Barack Obama dan Hillary Clinton
APPejabat pemerintah AS pada hari Jumat menghambat upaya penghitungan ulang di Wisconsin, Michigan dan Pennsylvania.

Upaya tersebut dipimpin oleh pemimpin Partai Hijau Jill Stein. Dia mengulangi argumen bahwa pemerintah Rusia mungkin telah meretas mesin pemungutan suara untuk mempengaruhi pemilu 8 November.

Menurut laporan oleh “Waktu New York”Mengutip pernyataan pejabat pemerintah, pemerintah AS berasumsi bahwa Kremlin berupaya melemahkan pemilu tersebut, namun tidak mempertanyakan legitimasi terpilihnya Donald Trump.

“Meskipun demikian, kami mendukung hasil pemilu, yang secara akurat mencerminkan keinginan rakyat Amerika.”

Spekulasi bahwa mesin pemungutan suara mungkin telah diretas sebagian besar ditolak karena dianggap tidak mungkin terjadi. Terutama karena mesin tidak terhubung ke internet.

Stein mengklaim pemilu tersebut adalah pemilu yang “dicurangi” sehingga memerlukan pemeriksaan ulang terhadap hasil pemungutan suara. Trump menang tipis di tiga negara bagian di mana Stein kini mempertanyakan hasilnya.

Partai Hijau berencana mengumpulkan $7 juta untuk mendanai penghitungan ulang. Pada hari Jumat, penggalangan dana melampaui angka 5 juta.

Jill Stein
Jill Stein
Getty/Menang McNamee

Dewan Pemilihan Umum Wisconsin menerima petisi tersebut pada hari Jumat dan mengumumkan bahwa prosesnya telah dimulai.

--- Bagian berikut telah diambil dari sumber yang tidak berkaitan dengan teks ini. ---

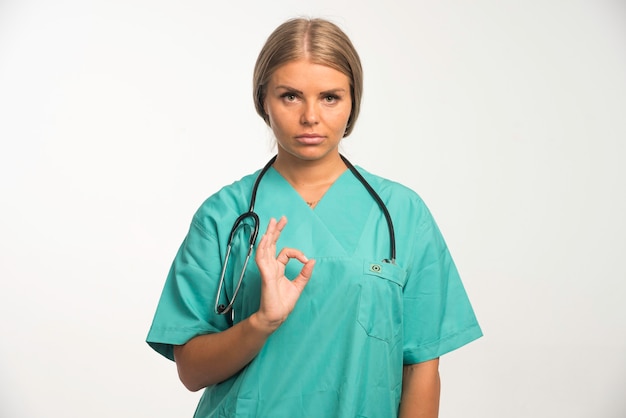 Doctora rubia en uniforme azul con estetoscopio en el cuello hace una buena señal.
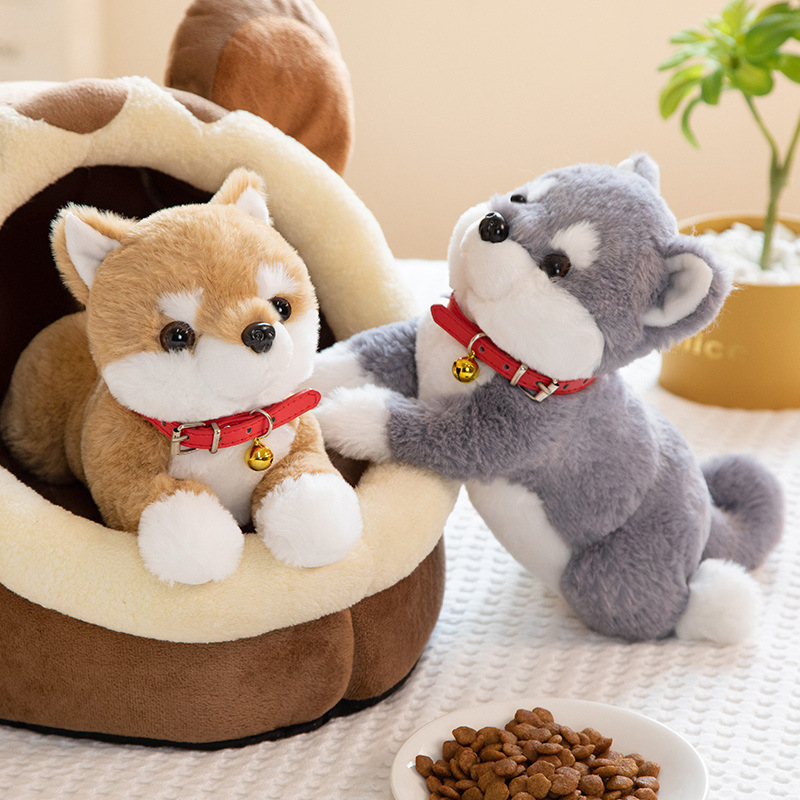Brown and gray Shiba Inu plush toys posed beside a pet bed, showcasing adorable details and playful charm
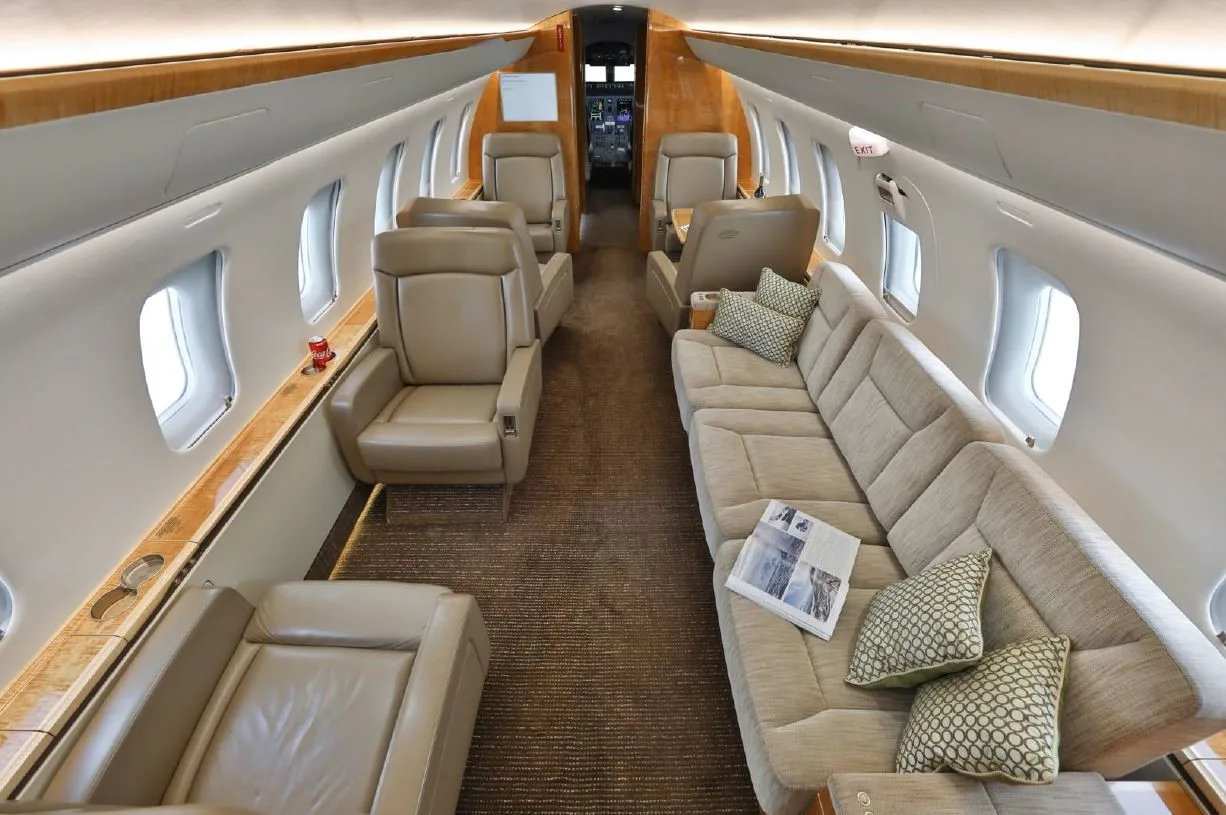 The luxurious interior cabin of a private jet features beige leather seats and a comfortable sofa.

The New York Times mencatat bahwa pejabat kampanye Partai Demokrat Hillary Clinton dilaporkan tidak ingin terlibat dalam upaya penghitungan ulang tersebut. Selama kampanye pemilu yang sengit, di mana Trump berulang kali berbicara tanpa dasar mengenai pemilu yang “dicurangi”, Clinton semakin menolak pernyataan tersebut dan menyebutnya sebagai pembicaraan dan meminta Trump untuk menerima kedua kemungkinan hasil pemilu tersebut.

Clinton menerima pemilu tersebut segera setelah jelas bahwa Trump akan memperoleh cukup suara untuk memasuki Gedung Putih.

Marc Elias, penasihat hukum senior tim kampanye Clinton, pada hari Sabtu mengindikasikan bahwa kampanyenya berjalan dengan baik akan berpartisipasi dalam penghitungan ulang, karena “dugaan penyimpangan dan penyimpangan”. Elias menambahkan, belum ada bukti bahwa hasil tersebut dimanipulasi.

“Kami percaya bahwa bagi lebih dari 64 juta orang Amerika yang memilih Hillary Clinton, kami mempunyai kewajiban untuk berpartisipasi dalam proses yang sedang berlangsung untuk memastikan penghitungan suara yang akurat,” kata Elias.

Beberapa minggu setelah pemilu, para pendukung penghitungan ulang menunjuk pada keunggulan Clinton dalam perolehan suara terbanyak sebagai salah satu alasan untuk membantah hasil tersebut.

Hingga Jumat, Clinton memperoleh dua juta suara lebih banyak dibandingkan Presiden terpilih Donald Trump.